**Problem**
Set down the whole listing verbatim.

**Given records**
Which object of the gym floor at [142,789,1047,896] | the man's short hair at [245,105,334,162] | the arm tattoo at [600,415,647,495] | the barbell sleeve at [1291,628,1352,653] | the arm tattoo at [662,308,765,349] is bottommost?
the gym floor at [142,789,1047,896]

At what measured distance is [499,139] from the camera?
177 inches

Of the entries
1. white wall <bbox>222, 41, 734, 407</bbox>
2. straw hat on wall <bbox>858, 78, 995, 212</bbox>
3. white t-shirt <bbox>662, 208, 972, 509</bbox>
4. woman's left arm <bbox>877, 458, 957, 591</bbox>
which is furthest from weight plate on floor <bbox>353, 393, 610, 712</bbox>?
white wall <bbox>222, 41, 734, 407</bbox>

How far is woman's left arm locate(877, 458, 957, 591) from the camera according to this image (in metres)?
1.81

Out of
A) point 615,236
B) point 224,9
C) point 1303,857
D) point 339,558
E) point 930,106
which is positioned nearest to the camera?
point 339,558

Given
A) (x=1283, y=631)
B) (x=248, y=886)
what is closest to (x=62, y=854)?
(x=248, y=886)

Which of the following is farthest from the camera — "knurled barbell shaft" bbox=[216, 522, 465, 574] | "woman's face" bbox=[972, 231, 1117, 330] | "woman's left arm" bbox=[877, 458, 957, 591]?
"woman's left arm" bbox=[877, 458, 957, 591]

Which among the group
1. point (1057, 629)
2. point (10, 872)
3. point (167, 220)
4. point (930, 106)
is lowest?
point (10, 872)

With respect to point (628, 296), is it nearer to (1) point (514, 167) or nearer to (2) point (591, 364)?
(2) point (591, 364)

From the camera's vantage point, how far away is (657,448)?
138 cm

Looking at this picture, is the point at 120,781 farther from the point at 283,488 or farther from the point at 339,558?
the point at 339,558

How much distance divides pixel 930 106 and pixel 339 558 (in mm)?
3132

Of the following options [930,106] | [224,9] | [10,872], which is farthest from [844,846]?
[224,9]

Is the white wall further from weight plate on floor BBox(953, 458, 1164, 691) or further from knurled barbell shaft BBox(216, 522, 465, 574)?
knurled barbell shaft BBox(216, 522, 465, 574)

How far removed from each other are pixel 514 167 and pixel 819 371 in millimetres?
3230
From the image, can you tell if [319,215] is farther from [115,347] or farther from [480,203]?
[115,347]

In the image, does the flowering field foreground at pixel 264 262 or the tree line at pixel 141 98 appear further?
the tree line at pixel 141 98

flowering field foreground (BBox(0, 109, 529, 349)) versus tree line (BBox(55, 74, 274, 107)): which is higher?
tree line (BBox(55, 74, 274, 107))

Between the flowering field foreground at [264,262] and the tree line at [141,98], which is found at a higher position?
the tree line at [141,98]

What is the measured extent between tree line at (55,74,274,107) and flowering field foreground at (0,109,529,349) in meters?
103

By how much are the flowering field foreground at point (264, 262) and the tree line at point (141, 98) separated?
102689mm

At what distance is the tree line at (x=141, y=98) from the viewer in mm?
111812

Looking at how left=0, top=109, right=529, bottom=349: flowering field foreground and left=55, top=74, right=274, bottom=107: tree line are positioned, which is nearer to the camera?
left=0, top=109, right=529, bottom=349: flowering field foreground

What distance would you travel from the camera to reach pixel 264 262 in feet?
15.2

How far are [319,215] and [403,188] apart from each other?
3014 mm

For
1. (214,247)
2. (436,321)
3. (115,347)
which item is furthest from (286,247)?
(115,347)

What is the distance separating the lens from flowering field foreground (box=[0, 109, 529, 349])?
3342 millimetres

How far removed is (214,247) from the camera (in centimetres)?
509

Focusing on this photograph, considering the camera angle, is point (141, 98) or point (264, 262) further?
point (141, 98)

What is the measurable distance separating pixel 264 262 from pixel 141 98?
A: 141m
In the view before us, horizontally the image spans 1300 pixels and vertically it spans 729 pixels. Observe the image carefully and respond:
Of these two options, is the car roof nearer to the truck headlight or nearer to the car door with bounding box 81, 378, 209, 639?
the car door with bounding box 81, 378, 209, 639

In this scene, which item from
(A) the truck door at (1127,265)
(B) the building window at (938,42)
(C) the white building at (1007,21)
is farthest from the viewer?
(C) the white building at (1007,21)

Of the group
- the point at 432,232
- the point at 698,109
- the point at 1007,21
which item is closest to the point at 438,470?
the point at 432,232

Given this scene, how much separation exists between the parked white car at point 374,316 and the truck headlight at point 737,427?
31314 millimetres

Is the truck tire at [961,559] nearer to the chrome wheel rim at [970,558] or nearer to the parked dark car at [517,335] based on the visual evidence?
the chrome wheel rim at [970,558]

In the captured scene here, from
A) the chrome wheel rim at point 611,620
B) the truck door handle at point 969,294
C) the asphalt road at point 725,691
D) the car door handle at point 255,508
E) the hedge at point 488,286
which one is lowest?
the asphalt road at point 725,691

**Answer to the task**
Which object of the gym floor at [142,789,1047,896] | the man's short hair at [245,105,334,162] | the arm tattoo at [600,415,647,495] | the barbell sleeve at [1291,628,1352,653] | the arm tattoo at [662,308,765,349] is bottommost?
the gym floor at [142,789,1047,896]

At what measured distance is [499,139] from the camera?
177 inches

Of the entries
1. white wall <bbox>222, 41, 734, 407</bbox>
2. straw hat on wall <bbox>858, 78, 995, 212</bbox>
3. white t-shirt <bbox>662, 208, 972, 509</bbox>
4. woman's left arm <bbox>877, 458, 957, 591</bbox>
which is furthest from weight plate on floor <bbox>353, 393, 610, 712</bbox>?
white wall <bbox>222, 41, 734, 407</bbox>

How far is woman's left arm locate(877, 458, 957, 591) from the camera according to this image (in metres)?
1.81

Out of
A) point 615,236
B) point 224,9
C) point 1303,857
D) point 339,558
E) point 930,106
which is positioned nearest to the camera?
point 339,558

Given
A) (x=1283, y=631)
B) (x=248, y=886)
what is closest to (x=62, y=854)?
(x=248, y=886)

Which of the following is farthest from the camera — "knurled barbell shaft" bbox=[216, 522, 465, 574] | "woman's face" bbox=[972, 231, 1117, 330] | "woman's left arm" bbox=[877, 458, 957, 591]?
"woman's left arm" bbox=[877, 458, 957, 591]

Which among the group
1. point (1057, 629)
2. point (10, 872)
3. point (167, 220)
4. point (930, 106)
is lowest?
point (10, 872)

With respect to point (628, 296), is it nearer to (1) point (514, 167) or nearer to (2) point (591, 364)?
(2) point (591, 364)

From the camera's vantage point, how far away is (657,448)?
138 cm

Looking at this picture, is the point at 120,781 farther from the point at 283,488 or farther from the point at 339,558?
the point at 339,558

How much distance divides pixel 930 106 and pixel 339 558 (in mm)?
3132

Of the following options [930,106] | [224,9] | [10,872], which is farthest from [844,846]?
[224,9]

Is the white wall further from weight plate on floor BBox(953, 458, 1164, 691) or further from knurled barbell shaft BBox(216, 522, 465, 574)?
knurled barbell shaft BBox(216, 522, 465, 574)

How far removed from each other are pixel 514 167 and pixel 819 371 in millimetres?
3230
From the image, can you tell if [319,215] is farther from [115,347] or farther from [480,203]?
[115,347]

In the image, does the flowering field foreground at pixel 264 262 or the tree line at pixel 141 98 appear further?
the tree line at pixel 141 98

flowering field foreground (BBox(0, 109, 529, 349)) versus tree line (BBox(55, 74, 274, 107)): which is higher?
tree line (BBox(55, 74, 274, 107))

Between the flowering field foreground at [264,262] and the tree line at [141,98], which is found at a higher position?
the tree line at [141,98]

What is the measured extent between tree line at (55,74,274,107) and flowering field foreground at (0,109,529,349) in meters?
103

By how much are the flowering field foreground at point (264, 262) and the tree line at point (141, 98) separated?
102689mm

At what distance is the tree line at (x=141, y=98) from the viewer in mm?
111812

Looking at how left=0, top=109, right=529, bottom=349: flowering field foreground and left=55, top=74, right=274, bottom=107: tree line are positioned, which is nearer to the camera?
left=0, top=109, right=529, bottom=349: flowering field foreground

What distance would you travel from the camera to reach pixel 264 262 in feet?
15.2

How far are [319,215] and [403,188] apart from each other?
3014 mm

For
1. (214,247)
2. (436,321)
3. (115,347)
which item is furthest from (286,247)?
(115,347)

What is the distance separating the lens from flowering field foreground (box=[0, 109, 529, 349])?
3342 millimetres

How far removed is (214,247) from the camera (in centimetres)?
509

Focusing on this photograph, considering the camera angle, is point (141, 98) or point (264, 262) further?
point (141, 98)

What is the measurable distance separating pixel 264 262 from pixel 141 98?
A: 141m
In the view before us, horizontally the image spans 1300 pixels and vertically it spans 729 pixels. Observe the image carefully and respond:
Of these two options, is the car roof nearer to the truck headlight or nearer to the car door with bounding box 81, 378, 209, 639?
the car door with bounding box 81, 378, 209, 639

In this scene, which item from
(A) the truck door at (1127,265)
(B) the building window at (938,42)
(C) the white building at (1007,21)
is farthest from the viewer?
(C) the white building at (1007,21)

Of the group
- the point at 432,232
- the point at 698,109
- the point at 1007,21
which item is closest to the point at 438,470?
the point at 432,232

Given this scene, how much separation exists between the parked white car at point 374,316 and the truck headlight at point 737,427?
31314 millimetres

Is the truck tire at [961,559] nearer to the chrome wheel rim at [970,558] or nearer to the parked dark car at [517,335] based on the visual evidence?
the chrome wheel rim at [970,558]

In the captured scene here, from
A) the chrome wheel rim at point 611,620
B) the truck door handle at point 969,294
C) the asphalt road at point 725,691
D) the car door handle at point 255,508
E) the hedge at point 488,286
which one is lowest?
the asphalt road at point 725,691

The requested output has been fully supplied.